Brief
A word-for-word copy of the entries is the goal; leave out the pictures.

Provided entries

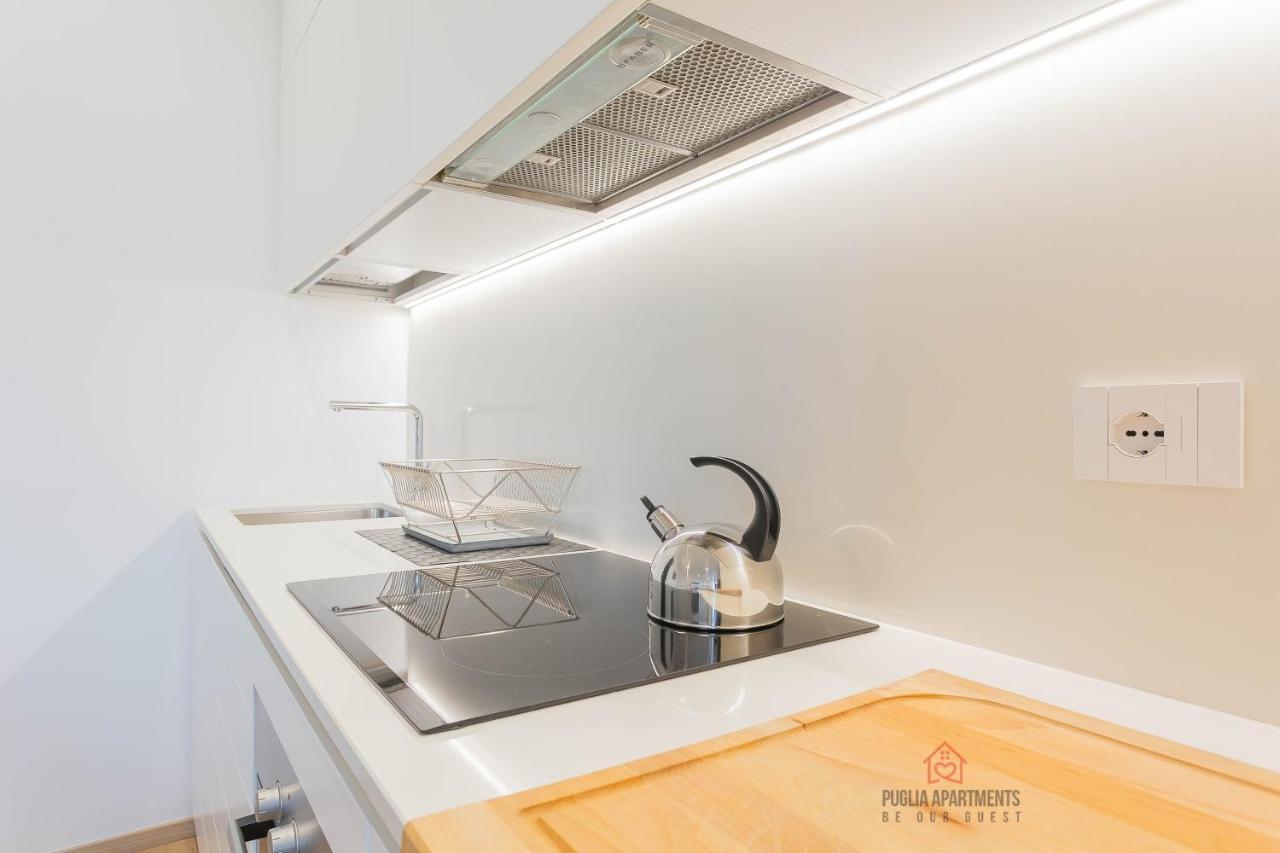 Casa 7 Mari - Bari Fiera Del Levante ภายนอก รูปภาพ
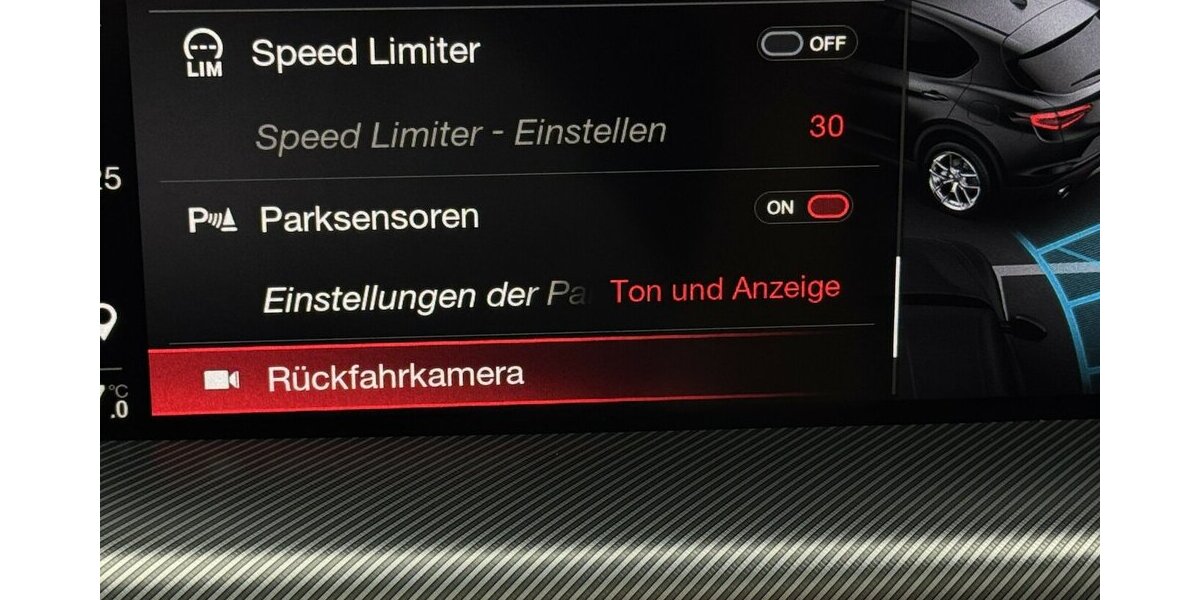 Alfa Romeo Stelvio 2.2 D Veloce Q4 1.Hand Panodach 37.600 km 35.320 &euro; Lich 35423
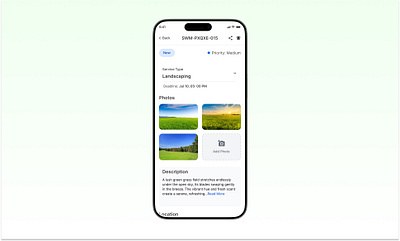 Mobile App UI/UX Design adobe xd app design application branding clean dashboard design figma mobile ui modern saas ui design uiux ux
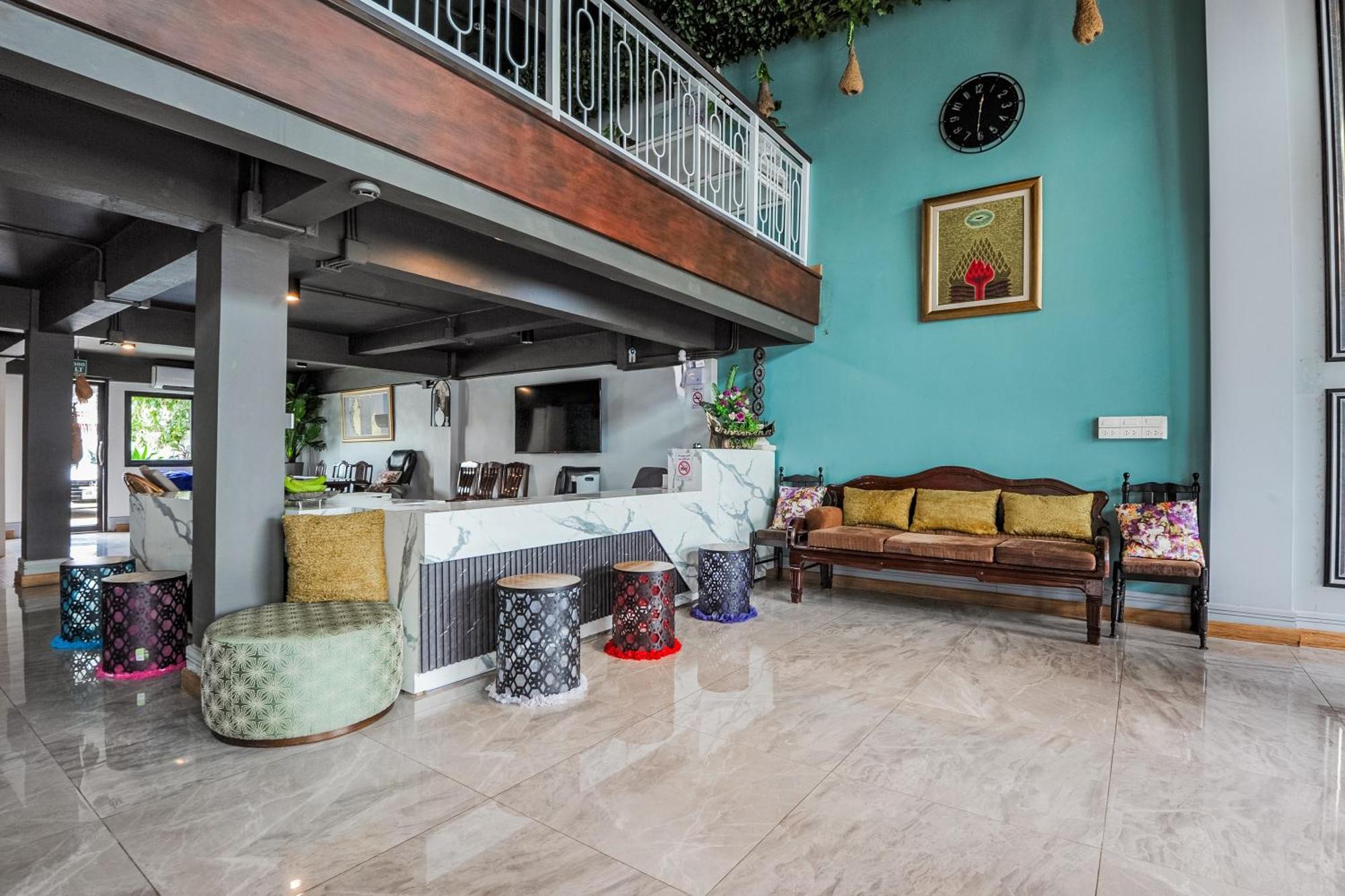 Ployburi Boutique Hotel تشانتابوري المظهر الخارجي الصورة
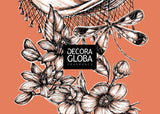 Vela Siesta en los Naranjos 220 gr - FRAGANCIA CÍTRICA Y FLORAL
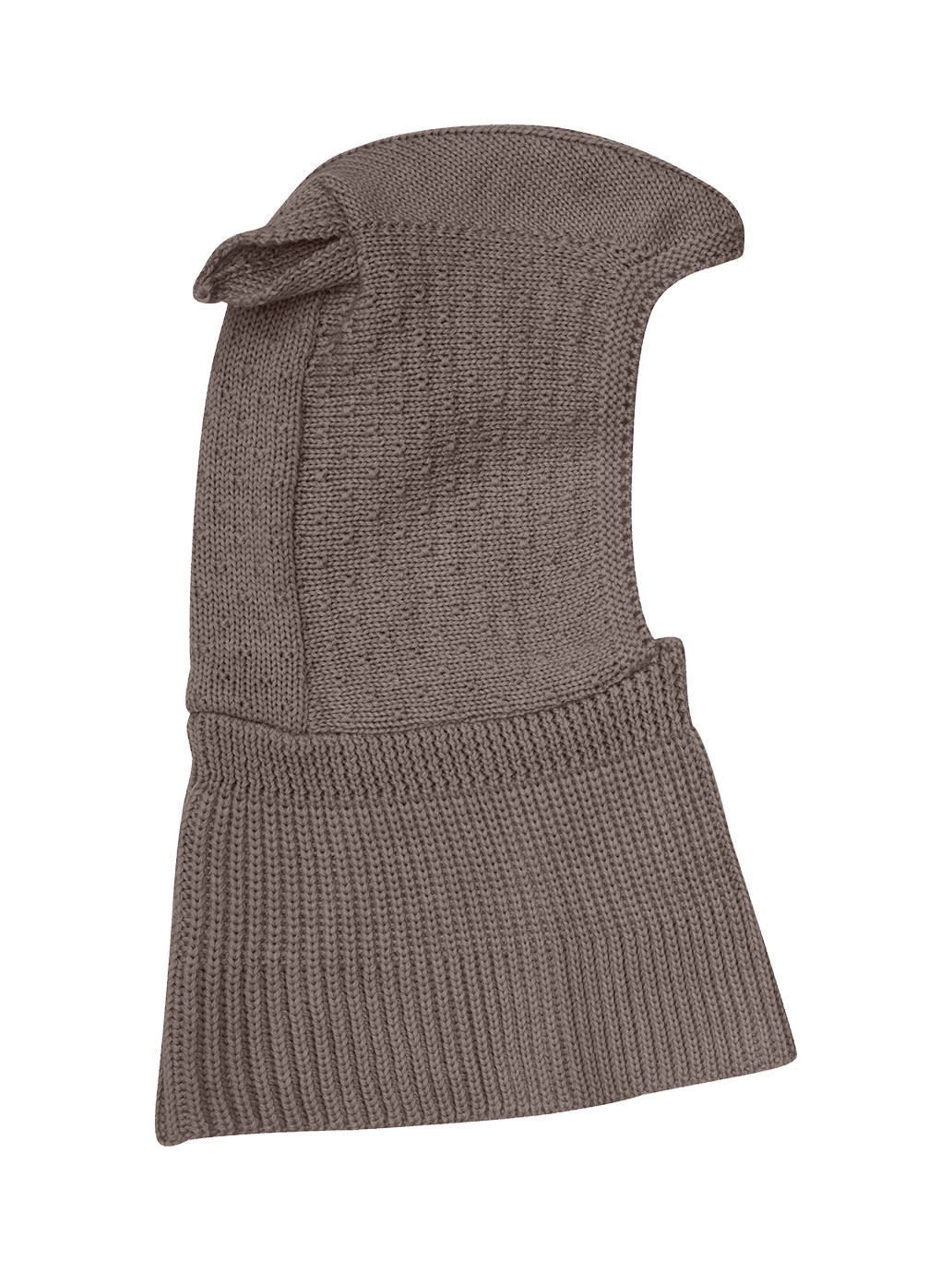 Kominiarka Balaclava Ears Wool Knit Huttelihut BÉBÉ Concept 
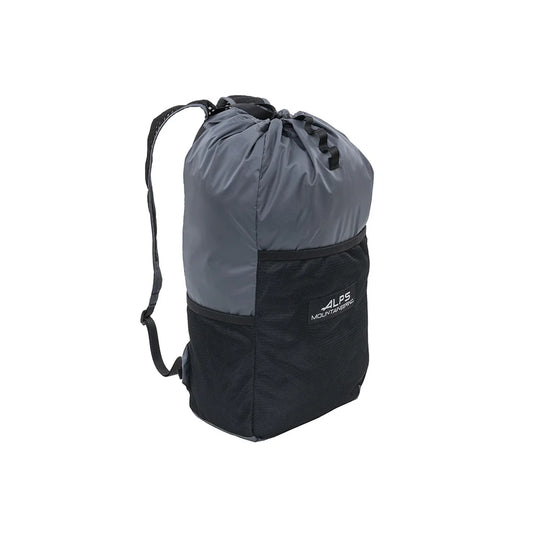 Alps Mountaineering - Tempo Drawstring Pack - gray/black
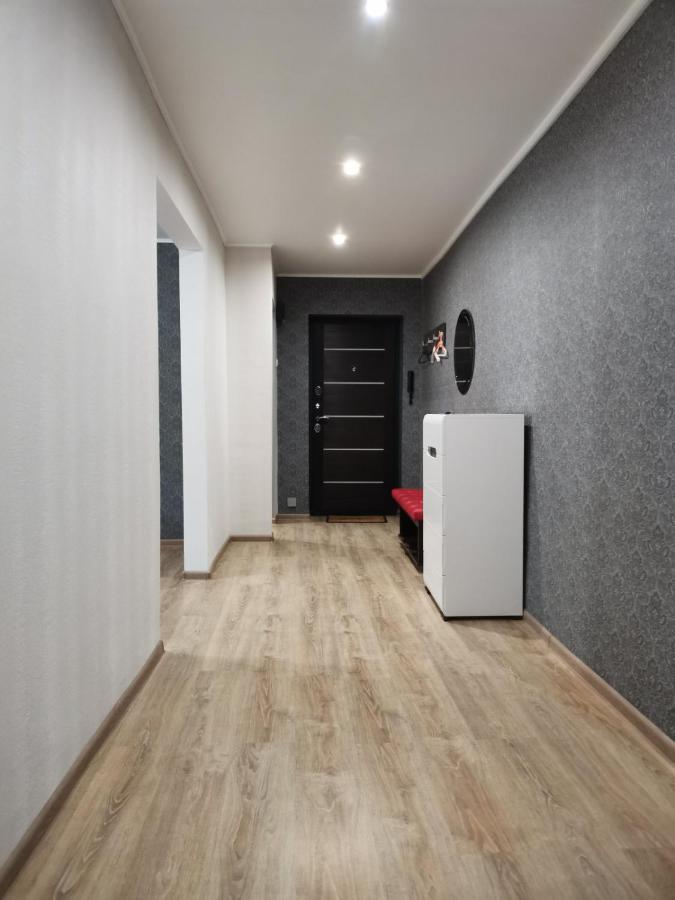 Apartament Gayadayenko 4 Apartament Pińsk Zewnętrze zdjęcie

Your solution
 Casa 7 Mari - Bari Fiera Del Levante ภายนอก รูปภาพ
 Alfa Romeo Stelvio 2.2 D Veloce Q4 1.Hand Panodach 37.600 km 35.320 &euro; Lich 35423
 Mobile App UI/UX Design adobe xd app design application branding clean dashboard design figma mobile ui modern saas ui design uiux ux
 Ployburi Boutique Hotel تشانتابوري المظهر الخارجي الصورة
 Vela Siesta en los Naranjos 220 gr - FRAGANCIA CÍTRICA Y FLORAL
 Kominiarka Balaclava Ears Wool Knit Huttelihut BÉBÉ Concept 
 Alps Mountaineering - Tempo Drawstring Pack - gray/black
 Apartament Gayadayenko 4 Apartament Pińsk Zewnętrze zdjęcie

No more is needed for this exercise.